* Start *
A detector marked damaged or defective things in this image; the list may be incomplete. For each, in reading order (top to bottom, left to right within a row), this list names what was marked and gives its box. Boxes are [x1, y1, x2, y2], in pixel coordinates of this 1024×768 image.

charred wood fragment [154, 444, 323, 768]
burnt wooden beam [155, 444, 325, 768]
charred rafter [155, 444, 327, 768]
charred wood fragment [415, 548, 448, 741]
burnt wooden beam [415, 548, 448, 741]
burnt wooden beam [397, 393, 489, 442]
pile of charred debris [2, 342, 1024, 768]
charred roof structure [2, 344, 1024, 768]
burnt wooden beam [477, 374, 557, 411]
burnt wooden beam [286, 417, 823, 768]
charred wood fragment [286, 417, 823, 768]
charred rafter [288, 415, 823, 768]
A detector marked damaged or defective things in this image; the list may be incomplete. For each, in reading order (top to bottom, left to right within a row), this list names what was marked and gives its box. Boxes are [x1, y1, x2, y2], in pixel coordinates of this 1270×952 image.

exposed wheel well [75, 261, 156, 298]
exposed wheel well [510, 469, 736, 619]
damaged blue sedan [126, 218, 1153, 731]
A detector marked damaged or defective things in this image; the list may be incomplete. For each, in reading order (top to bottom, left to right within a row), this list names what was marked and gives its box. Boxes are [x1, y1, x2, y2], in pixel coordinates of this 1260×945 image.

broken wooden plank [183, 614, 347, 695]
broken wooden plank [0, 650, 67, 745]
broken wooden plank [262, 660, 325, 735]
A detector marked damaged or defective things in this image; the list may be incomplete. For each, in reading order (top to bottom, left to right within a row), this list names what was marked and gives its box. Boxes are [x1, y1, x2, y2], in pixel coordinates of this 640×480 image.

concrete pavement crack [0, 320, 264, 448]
* End *
▸ **Directive**
Please convert the entries above into a two-column CSV with columns named input and output, one row per entry. Put each entry's text under input and its answer under output, each in a single quoted field with line breaks replaced by spaces.

▸ **Answer to the task**
input,output
"A detector marked damaged or defective things in this image; the list may be incomplete. For each, in reading order (top to bottom, left to right within a row), this list names what was marked and gives its box. Boxes are [x1, y1, x2, y2], in pixel coordinates of this 1024×768 image.","charred wood fragment [154, 444, 323, 768] burnt wooden beam [155, 444, 325, 768] charred rafter [155, 444, 327, 768] charred wood fragment [415, 548, 448, 741] burnt wooden beam [415, 548, 448, 741] burnt wooden beam [397, 393, 489, 442] pile of charred debris [2, 342, 1024, 768] charred roof structure [2, 344, 1024, 768] burnt wooden beam [477, 374, 557, 411] burnt wooden beam [286, 417, 823, 768] charred wood fragment [286, 417, 823, 768] charred rafter [288, 415, 823, 768]"
"A detector marked damaged or defective things in this image; the list may be incomplete. For each, in reading order (top to bottom, left to right within a row), this list names what was marked and gives its box. Boxes are [x1, y1, x2, y2], in pixel coordinates of this 1270×952 image.","exposed wheel well [75, 261, 156, 298] exposed wheel well [510, 469, 736, 619] damaged blue sedan [126, 218, 1153, 731]"
"A detector marked damaged or defective things in this image; the list may be incomplete. For each, in reading order (top to bottom, left to right within a row), this list names what was marked and gives its box. Boxes are [x1, y1, x2, y2], in pixel coordinates of this 1260×945 image.","broken wooden plank [183, 614, 347, 695] broken wooden plank [0, 650, 67, 745] broken wooden plank [262, 660, 325, 735]"
"A detector marked damaged or defective things in this image; the list may be incomplete. For each, in reading order (top to bottom, left to right within a row), this list names what was marked and gives its box. Boxes are [x1, y1, x2, y2], in pixel coordinates of this 640×480 image.","concrete pavement crack [0, 320, 264, 448]"